PROBLEM SET:
A. According to the ringed seal text, through how much ice can these seals forge breathing holes with their claws?
B. In the ringed seal text, change "satellite-relay data loggers" to "radio collars" in the stretch from "Hamilton studies ringed" through "monitor their activity.", and give that stretch again.
C. Write the next part of the ringed seal text, starting right after its final sentence.

TEXT SEGMENT:
:::::
Consider the ringed seal. These blubbery blobs are heavily ice-dependent. They’re the only seal species in the Arctic to forge breathing holes in the ice with their claws (through as much as 7 feet of ice!). They also rely on a floating slabs of sea ice as stable platforms for both resting and reproduction.
In fact, to rear their young, ringed seals actually build caves in snow drifts on floating sea ice.
As Charmain Hamilton, a researcher at the Norwegian Polar Institute and University of Tromsø, puts it:
Ringed seals are intimately associated with sea ice for almost every aspect of their existence: pupping, nursing, moulting, resting and some of the foraging all take place associated with sea ice.
So if sea ice continues to shrink, so too could the population of ringed seals. And that would affect other species, most especially the polar bear, for whom the ringed seal is not just a tasty snack but often the primary source of food.
Hamilton studies ringed seals’ relationship with ice and snow in the waters off Svalbard, an Arctic archipelago north of the Norwegian mainland. By fixing the animals with satellite-relay data loggers, Hamilton has been able to monitor their activity.
:::::
GIVEN ENTRIES:

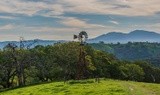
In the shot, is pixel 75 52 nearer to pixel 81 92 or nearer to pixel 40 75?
pixel 40 75

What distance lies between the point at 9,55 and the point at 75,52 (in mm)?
23714

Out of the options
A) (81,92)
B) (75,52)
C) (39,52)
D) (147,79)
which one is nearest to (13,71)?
(39,52)

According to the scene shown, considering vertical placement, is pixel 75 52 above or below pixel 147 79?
above

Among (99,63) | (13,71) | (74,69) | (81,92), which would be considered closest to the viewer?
(81,92)

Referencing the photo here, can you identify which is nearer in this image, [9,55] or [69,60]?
[9,55]

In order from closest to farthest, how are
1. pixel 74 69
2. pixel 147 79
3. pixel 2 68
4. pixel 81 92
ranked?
pixel 81 92 < pixel 2 68 < pixel 74 69 < pixel 147 79

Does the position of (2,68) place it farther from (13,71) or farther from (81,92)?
(81,92)

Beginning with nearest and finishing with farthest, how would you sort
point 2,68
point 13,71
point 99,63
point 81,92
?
point 81,92, point 2,68, point 13,71, point 99,63

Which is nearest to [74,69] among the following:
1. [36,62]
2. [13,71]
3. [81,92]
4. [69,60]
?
[69,60]

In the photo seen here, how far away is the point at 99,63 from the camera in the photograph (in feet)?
410

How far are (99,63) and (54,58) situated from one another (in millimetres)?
18413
:::::
RESPONSES TO THE TASKS:
A. As much as 7 feet.

B.
Hamilton studies ringed seals’ relationship with ice and snow in the waters off Svalbard, an Arctic archipelago north of the Norwegian mainland. By fixing the animals with radio collars, Hamilton has been able to monitor their activity.

C.
As part of this study, she and her colleagues were able to compare how the animals fared during two periods: 2002-2003 and 2010-2012. During the earlier period, sea ice conditions were more or less “normal.” But starting in 2006, “the sea-ice situation in Svalbard changed dramatically, and the new reduced-ice situation has prevailed in the years since,” according to Hamilton.
Summer sea-ice extent has shifted from a position over the continental shelf around Svalbard to a new northward position over the deep Arctic Ocean Basin. Moreover, the amount of ice that forms in the fjords in western Spitsbergen has decreased significantly.
These changes seem to have triggered a sharp increase in “foraging costs” for ringed seals between 2010 and 2012. For example, the seals have been traveling much further north into the deep Arctic in search of sea ice. In fact, one individual in particular embarked on a northward journey that ultimately totaled a staggering 5,000 kilometers — equivalent to a transatlantic journey between New York City and Ireland.
The seals are not only having to travel more to find sea ice. They are also spending more time diving for food and less time resting on ice, refusing to haul out to take a break until they’re satiated.
Unless ringed seals can compensate for this increased activity by gaining more energy from their diet, they could turn out to be one of the losers in a warming Arctic. And as a keystone species, their decline would have widespread effects. As Hamilton and her colleagues put it:
Ringed seals are a central component of the arctic food web and changes in their abundance will reverberate through the arctic ecosystem.
Svalbard is also home to the northernmost population of the harbor seal, which boasts an impressive latitudinal and longitudinal range.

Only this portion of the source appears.